### Excerpted passage
[Start of Attachment]

We also carried out confirmatory analysis using PNGaseF de-glycosylation in the presence of 18O water as described previously (25) in order to verify the correct assignments of the glycopeptides by LC-MS/MS and to examine retention characteristics of the peptides. The final library consists of 161 glycoforms of 25 glycopeptides derived from 10 protein groups (ESM Table S1); all of the results were manually verified and 125 of these glycoforms were quantifiable in all of the samples examined. Comparative DIA quantification of these glycoforms in paired pools of plasma of the cirrhotic patients and healthy controls were examined in triplicate and summarized below. Our results suggest that the fragmentation and retention behavior of the glycopeptides is consistent enough to allow future expansion of the library to additional glycoforms and peptides that were not examined a priori by DDA analysis. At this point, we want to minimize false positive identifications and limit our analysis to the glycoforms observed by the DDA LC-MS/MS.

Analysis of fucosylation of the plasma proteins in the context of liver cirrhosis

The change of fucosylation in liver cirrhosis was determined on 18 glycopeptides covering 19 NxS/T sequons (Table 1 and ESM Table S1). We focus on the application of our DIA LC-MS/MS workflow to the comparative quantification of fucosylation because our prior work on isolated glycoproteins shows that fucosylation changes are an important characteristic of the development of liver cirrhosis (23;28). Our current results show that the quantitative changes of fucosylated glycoforms of peptides can be evaluated efficiently in a complex mixture (unfractionated digest of the MARS 14 retentate) in a multiplex format by the GP-SWATH workflow. We opted to use the MARS 14 retentate to minimize false positive identifications from the background of tryptic digest of the less abundant plasma proteins and to minimize potential impact of these peptides on ionization efficiency/accuracy of quantification. However, selectivity of the soft fragmentation of complex N-glycoforms suggests that the analysis can be done in samples of even higher complexity, including digest of unfractionated plasma. The specificity of detection of the N-glycoforms is demonstrated by the quality of the extracted Y-ion chromatograms of multiple glycoforms of the tryptic peptide VVLHPNYSQVDIGLIK of haptoglobin (Fig 2) where few other peaks were detected besides the expected analytes.

[End of Attachment]

### Questions to answer
A: Decide whether each statement agrees with the glycopeptide passage. Answer yes or no for each, and quote the words from the passage that decide it. (i) The final library contains 161 glycoforms of 25 glycopeptides from 10 protein groups. (ii) All 161 glycoforms in the library could be quantified in every sample examined. (iii) The MARS 14 retentate was chosen partly to minimize false positive identifications.
B: According to the glycopeptide passage, how many glycopeptides and how many NxS/T sequons were used to determine the change of fucosylation in liver cirrhosis?

### Available data
[Start of Attachment]

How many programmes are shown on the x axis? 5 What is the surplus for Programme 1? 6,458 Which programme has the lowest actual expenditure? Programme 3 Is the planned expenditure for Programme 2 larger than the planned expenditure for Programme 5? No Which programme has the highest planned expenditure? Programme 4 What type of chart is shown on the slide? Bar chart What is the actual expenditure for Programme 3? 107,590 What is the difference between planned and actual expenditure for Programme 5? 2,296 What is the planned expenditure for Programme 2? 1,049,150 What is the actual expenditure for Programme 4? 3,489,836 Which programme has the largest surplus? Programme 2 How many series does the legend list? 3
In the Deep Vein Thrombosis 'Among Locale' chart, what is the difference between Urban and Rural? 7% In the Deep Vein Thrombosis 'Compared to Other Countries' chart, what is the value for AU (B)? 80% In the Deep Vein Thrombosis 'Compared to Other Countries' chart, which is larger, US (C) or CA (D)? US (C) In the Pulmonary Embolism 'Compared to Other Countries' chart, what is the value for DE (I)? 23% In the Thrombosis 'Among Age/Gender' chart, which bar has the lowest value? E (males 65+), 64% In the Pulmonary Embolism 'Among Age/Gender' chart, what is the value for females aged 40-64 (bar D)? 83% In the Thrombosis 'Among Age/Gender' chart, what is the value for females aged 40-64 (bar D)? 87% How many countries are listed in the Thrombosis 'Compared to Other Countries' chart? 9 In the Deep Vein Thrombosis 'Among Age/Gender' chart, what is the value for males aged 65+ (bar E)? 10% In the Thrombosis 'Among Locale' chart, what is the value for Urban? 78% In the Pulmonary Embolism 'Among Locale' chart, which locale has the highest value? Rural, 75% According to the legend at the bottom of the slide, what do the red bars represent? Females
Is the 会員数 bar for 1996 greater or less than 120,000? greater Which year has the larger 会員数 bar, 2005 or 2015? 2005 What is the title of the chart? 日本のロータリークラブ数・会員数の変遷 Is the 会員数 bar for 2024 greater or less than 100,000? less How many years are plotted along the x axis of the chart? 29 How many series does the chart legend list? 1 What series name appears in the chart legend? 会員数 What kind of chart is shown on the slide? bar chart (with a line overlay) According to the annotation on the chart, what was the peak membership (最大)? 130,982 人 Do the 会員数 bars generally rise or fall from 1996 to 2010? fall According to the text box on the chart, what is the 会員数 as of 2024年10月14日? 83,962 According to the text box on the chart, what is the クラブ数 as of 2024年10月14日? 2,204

[End of Attachment]

### Answers per task
A:
(i) Yes: "The final library consists of 161 glycoforms of 25 glycopeptides derived from 10 protein groups"
(ii) No: "125 of these glycoforms were quantifiable in all of the samples examined"
(iii) Yes: "We opted to use the MARS 14 retentate to minimize false positive identifications"

B: 18 glycopeptides covering 19 NxS/T sequons.